Breeding dogs: How to breed your dog
It’s not uncommon for committed dog owners – particularly those with more than one pet – to consider the idea of breeding their animal.
For some owners, it’s a matter of wanting their next pet to come from the same bloodline as their current dog, hopefully with similar characteristics.
Others might see dog breeding as a way of making some extra money.
Breeding your dog can be a rewarding experience but it is also demanding and comes with a great deal of responsibility. It’s not a decision that should be taken lightly.
What are your reasons for breeding dogs?
Breeding dogs to make money is not advisable for those with little or no experience of doing so.
Breeders who breed five or more litters a year are likely to need a licence and, even if you are breeding fewer than that, your local authority may deem you as breeding for commercial gain.
If you are breeding simply to extend your dog’s bloodline, there are still serious considerations.
Please note, our pet insurance policies do not cover any pets that are used for commercial breeding. Our policies also do not cover pregnancy, giving birth or rearing puppies.
Know your responsibilities
If you are breeding a litter, remember that every puppy will be your responsibility. This is particularly relevant if you are planning to sell or pass on some of the litter.

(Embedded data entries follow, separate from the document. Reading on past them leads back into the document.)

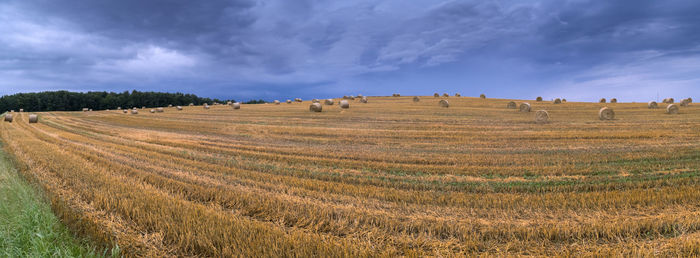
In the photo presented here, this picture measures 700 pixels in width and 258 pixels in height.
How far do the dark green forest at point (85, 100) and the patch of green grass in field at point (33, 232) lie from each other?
308 ft

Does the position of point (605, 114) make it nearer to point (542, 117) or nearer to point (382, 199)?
point (542, 117)

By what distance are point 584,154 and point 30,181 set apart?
15.0m

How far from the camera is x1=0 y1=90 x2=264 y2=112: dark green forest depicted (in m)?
87.2

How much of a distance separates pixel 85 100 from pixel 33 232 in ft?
378

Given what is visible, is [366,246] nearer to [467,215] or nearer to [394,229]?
[394,229]

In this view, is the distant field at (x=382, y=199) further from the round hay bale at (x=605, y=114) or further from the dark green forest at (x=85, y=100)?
the dark green forest at (x=85, y=100)

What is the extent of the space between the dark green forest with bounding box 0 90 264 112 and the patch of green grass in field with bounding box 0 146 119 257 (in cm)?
9378

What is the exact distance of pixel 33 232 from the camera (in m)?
4.31

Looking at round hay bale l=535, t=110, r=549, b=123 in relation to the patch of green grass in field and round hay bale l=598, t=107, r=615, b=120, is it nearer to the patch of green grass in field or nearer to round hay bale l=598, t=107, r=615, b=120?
round hay bale l=598, t=107, r=615, b=120

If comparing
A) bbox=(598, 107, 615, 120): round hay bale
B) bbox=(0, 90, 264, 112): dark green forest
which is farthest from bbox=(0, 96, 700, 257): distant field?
bbox=(0, 90, 264, 112): dark green forest

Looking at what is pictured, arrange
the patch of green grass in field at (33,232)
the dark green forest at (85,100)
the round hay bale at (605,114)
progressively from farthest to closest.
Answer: the dark green forest at (85,100), the round hay bale at (605,114), the patch of green grass in field at (33,232)

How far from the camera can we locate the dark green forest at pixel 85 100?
87250 millimetres

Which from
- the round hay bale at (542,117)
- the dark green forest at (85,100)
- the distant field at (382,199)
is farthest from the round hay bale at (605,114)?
the dark green forest at (85,100)

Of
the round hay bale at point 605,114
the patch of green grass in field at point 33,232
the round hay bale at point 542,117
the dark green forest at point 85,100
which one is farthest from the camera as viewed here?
the dark green forest at point 85,100
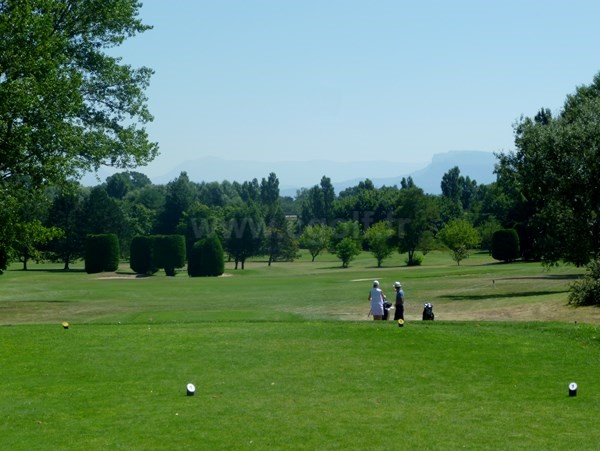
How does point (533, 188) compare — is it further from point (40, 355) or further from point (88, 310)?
point (40, 355)

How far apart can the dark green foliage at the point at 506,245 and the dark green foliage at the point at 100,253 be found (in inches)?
1673

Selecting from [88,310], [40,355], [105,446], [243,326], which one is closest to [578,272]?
[88,310]

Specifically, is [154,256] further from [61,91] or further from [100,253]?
[61,91]

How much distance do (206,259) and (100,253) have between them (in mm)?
11686

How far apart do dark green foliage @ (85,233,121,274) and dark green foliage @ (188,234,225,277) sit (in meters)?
8.82

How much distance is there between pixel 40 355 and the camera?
2095 cm

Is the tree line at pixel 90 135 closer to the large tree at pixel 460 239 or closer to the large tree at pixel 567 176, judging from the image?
the large tree at pixel 567 176

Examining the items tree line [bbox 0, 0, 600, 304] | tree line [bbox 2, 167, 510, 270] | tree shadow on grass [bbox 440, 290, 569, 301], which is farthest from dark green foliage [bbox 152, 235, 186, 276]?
tree shadow on grass [bbox 440, 290, 569, 301]

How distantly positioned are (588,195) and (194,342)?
80.1ft

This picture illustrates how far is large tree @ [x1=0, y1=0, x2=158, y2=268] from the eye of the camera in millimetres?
33438

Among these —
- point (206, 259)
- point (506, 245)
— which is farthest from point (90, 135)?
point (506, 245)

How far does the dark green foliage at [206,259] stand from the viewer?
92.0 m

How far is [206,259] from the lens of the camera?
91.9m

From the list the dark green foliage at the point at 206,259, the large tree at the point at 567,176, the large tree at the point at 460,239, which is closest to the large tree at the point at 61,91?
the large tree at the point at 567,176
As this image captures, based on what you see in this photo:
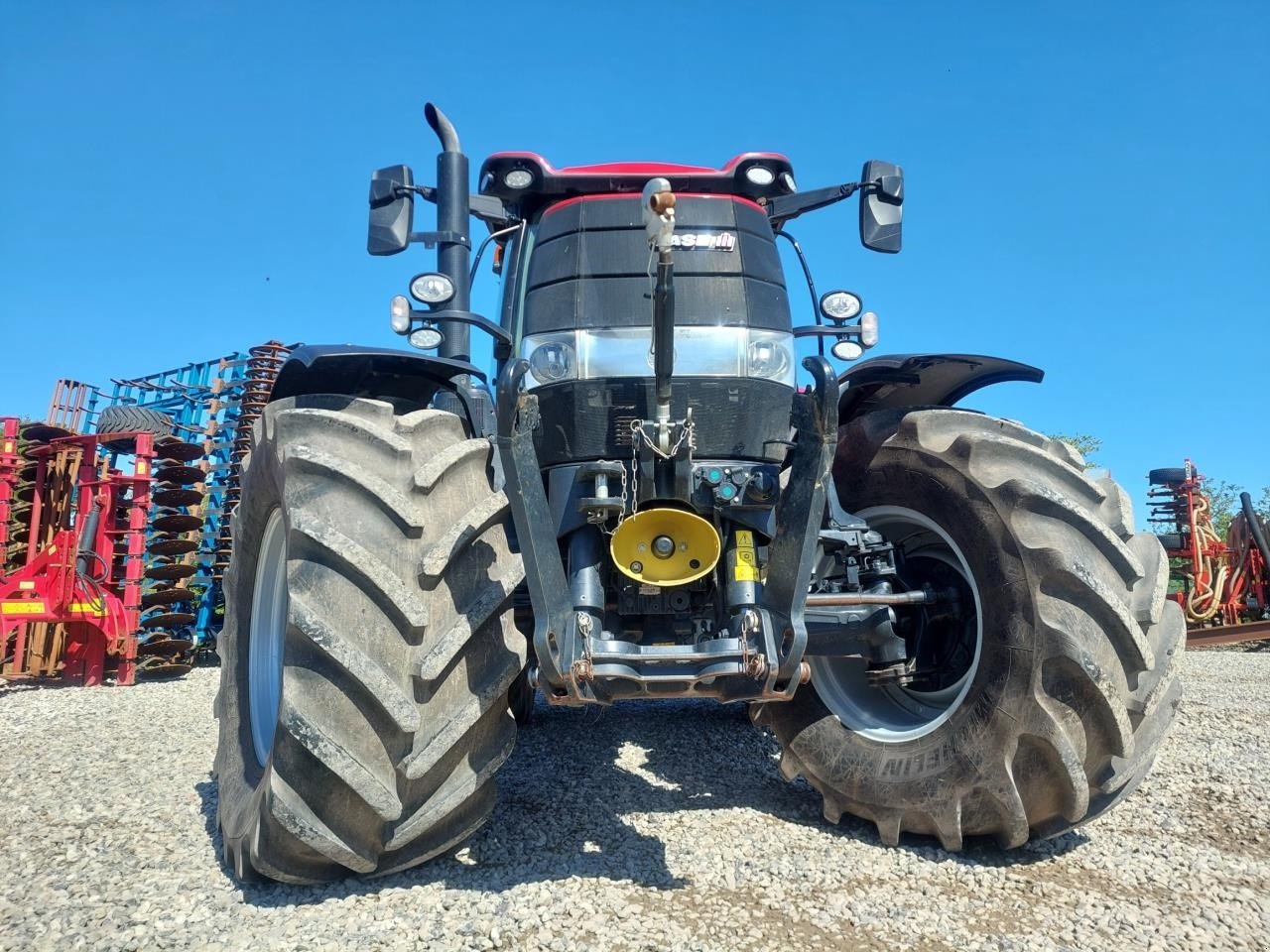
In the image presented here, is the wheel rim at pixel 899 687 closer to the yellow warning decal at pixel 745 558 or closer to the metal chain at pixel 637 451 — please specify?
the yellow warning decal at pixel 745 558

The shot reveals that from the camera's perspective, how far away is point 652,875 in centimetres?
253

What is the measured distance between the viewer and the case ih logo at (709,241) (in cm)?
324

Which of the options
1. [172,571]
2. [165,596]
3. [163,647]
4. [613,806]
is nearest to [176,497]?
[172,571]

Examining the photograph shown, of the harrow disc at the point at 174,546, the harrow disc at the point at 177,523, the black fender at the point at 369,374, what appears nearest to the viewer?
the black fender at the point at 369,374

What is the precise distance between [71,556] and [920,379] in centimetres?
706

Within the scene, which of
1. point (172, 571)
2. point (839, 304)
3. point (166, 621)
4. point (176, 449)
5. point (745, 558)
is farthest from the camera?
point (176, 449)

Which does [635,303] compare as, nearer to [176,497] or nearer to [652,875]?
[652,875]

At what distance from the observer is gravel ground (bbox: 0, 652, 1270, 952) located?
85.4 inches

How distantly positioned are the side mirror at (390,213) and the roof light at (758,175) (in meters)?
1.36

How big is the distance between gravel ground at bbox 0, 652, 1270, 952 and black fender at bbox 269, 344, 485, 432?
1594mm

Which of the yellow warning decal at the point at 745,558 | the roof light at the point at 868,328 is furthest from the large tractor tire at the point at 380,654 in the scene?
the roof light at the point at 868,328

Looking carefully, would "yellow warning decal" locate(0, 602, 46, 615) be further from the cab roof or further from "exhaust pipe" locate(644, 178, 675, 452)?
"exhaust pipe" locate(644, 178, 675, 452)

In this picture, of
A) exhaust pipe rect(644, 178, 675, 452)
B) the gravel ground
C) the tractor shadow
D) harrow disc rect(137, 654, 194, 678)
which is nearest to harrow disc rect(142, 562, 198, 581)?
harrow disc rect(137, 654, 194, 678)

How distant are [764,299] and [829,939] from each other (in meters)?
2.15
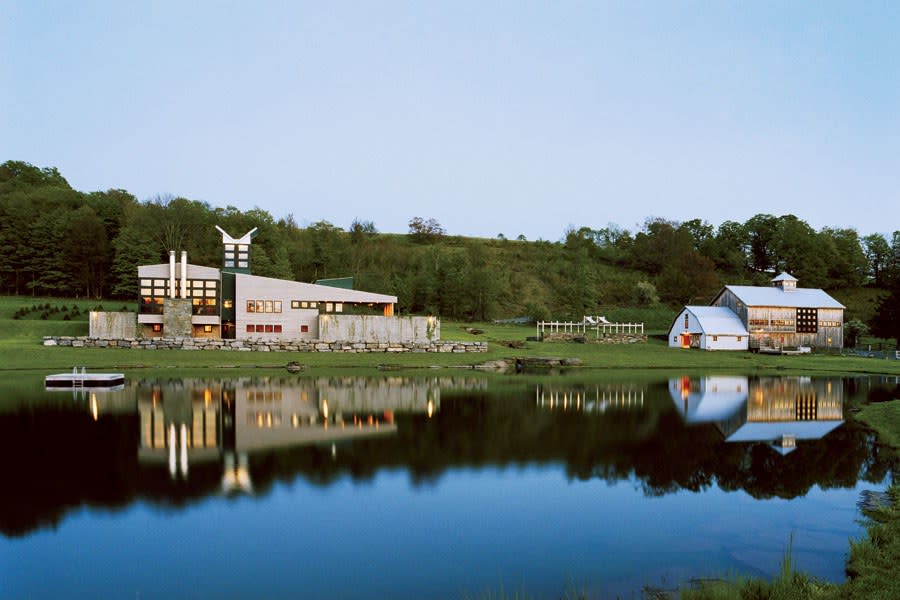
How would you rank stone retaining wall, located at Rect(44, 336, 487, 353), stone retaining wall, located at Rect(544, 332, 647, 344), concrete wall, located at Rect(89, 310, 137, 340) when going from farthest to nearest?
stone retaining wall, located at Rect(544, 332, 647, 344) < concrete wall, located at Rect(89, 310, 137, 340) < stone retaining wall, located at Rect(44, 336, 487, 353)

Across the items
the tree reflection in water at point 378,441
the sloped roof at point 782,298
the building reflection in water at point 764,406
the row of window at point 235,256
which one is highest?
the row of window at point 235,256

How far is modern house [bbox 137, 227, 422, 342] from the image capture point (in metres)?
57.9

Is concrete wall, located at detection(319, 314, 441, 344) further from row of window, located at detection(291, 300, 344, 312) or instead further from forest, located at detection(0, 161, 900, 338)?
forest, located at detection(0, 161, 900, 338)

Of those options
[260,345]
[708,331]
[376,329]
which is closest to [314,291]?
[376,329]

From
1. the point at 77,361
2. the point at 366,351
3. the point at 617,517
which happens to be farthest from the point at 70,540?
the point at 366,351

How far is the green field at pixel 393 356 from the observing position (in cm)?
4762

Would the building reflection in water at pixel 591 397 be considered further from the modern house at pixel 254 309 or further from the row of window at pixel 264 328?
the row of window at pixel 264 328

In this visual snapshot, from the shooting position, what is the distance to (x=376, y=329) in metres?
58.5

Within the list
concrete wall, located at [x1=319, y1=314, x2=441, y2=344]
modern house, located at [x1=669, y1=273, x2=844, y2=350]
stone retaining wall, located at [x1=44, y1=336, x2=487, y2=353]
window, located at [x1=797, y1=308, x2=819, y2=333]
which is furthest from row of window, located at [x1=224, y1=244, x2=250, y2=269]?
window, located at [x1=797, y1=308, x2=819, y2=333]

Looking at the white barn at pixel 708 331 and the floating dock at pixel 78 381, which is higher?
the white barn at pixel 708 331

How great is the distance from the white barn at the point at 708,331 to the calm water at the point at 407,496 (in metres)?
41.2

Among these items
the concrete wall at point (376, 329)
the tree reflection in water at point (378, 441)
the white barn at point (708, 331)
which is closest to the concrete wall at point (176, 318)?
the concrete wall at point (376, 329)

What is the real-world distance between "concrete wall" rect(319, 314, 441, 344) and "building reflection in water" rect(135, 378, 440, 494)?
16721 mm

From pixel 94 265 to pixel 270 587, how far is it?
89.2m
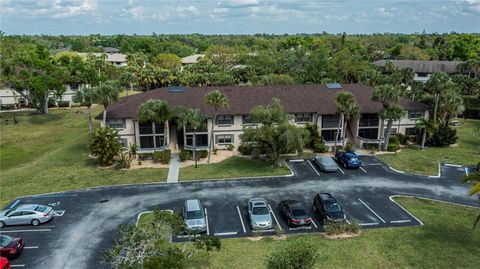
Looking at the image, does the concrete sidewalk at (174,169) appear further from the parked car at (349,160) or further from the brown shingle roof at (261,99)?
the parked car at (349,160)

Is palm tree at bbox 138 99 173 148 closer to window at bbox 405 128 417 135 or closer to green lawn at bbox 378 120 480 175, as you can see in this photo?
green lawn at bbox 378 120 480 175

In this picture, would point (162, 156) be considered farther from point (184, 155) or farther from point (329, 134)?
point (329, 134)

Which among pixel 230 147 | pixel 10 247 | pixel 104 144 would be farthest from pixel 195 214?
pixel 230 147

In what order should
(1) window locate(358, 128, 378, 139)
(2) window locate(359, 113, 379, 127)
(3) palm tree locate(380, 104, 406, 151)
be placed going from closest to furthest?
1. (3) palm tree locate(380, 104, 406, 151)
2. (2) window locate(359, 113, 379, 127)
3. (1) window locate(358, 128, 378, 139)

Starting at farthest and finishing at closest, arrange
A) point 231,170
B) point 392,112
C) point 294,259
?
1. point 392,112
2. point 231,170
3. point 294,259

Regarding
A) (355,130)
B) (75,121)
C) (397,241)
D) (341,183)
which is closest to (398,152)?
(355,130)

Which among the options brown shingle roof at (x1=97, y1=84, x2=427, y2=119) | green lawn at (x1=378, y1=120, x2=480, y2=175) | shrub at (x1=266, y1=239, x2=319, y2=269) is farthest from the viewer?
brown shingle roof at (x1=97, y1=84, x2=427, y2=119)

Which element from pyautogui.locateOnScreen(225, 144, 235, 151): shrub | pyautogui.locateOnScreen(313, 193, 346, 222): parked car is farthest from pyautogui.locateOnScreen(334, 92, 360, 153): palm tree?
pyautogui.locateOnScreen(313, 193, 346, 222): parked car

Before you begin the breeding process, you must have your dog tested for any health problems and those that can be passed along the bloodline. This alone can be expensive.
Commonly, the vet will check for problems such as venereal disease, hip dysplasia and general breeding soundness.
You need to make sure both the male and the female are checked.
Other costs might include a caesarean procedure, should the mother have trouble whelping the litter.
Also bear in mind you may need the time and space to cope with a large litter – for example 11 or 12 puppies.
A good idea is to talk in depth with other breeders about how to breed a dog and their experiences to get an insight into what it’s like.
When can dogs be used for breeding?
Wait until your dog is at least two years old – that way you and your vet will have a better chance of identifying any health problems.
The dam – the female dog – will need to be ‘in heat’ before she can be bred. You will notice her genital area swell and she will be receptive to the male – the stud – about nine or 10 days into her cycle.
What to do when your dog is pregnant
The gestation period for dogs is between 58 days and 68 days. Towards the end of the pregnancy, her mammary glands will begin to fill with milk.
Keep her healthy with a balanced diet and consider supplemental vitamins. In the last three weeks of the pregnancy, the mum-to-be will need more food.
Take your dog to a vet to find out how many puppies are expected. An X-ray is unlikely to be required as this would need a General Anaesthetic, which most vets would avoid in pregnancy, unless there is a clinical reason. Ultrasound is carried out in most vet practices and can be done while your dog is conscious so it’s less risky for the pups and mother, although it isn’t as accurate when counting pups.
When the puppies arrive
Get a ‘whelping box’ ready – this should be big enough for the mum to lay in while her pups suckle.
Line it with paper or plastic that can be easily cleaned when soiled.
Once your dog starts delivering puppies, make a note the time between deliveries. If she goes 40 minutes between puppies arriving, there may be complications and you should see a vet.
Hopefully, when all of the pups have safely arrived, keep them warm and allow them to feed from mum.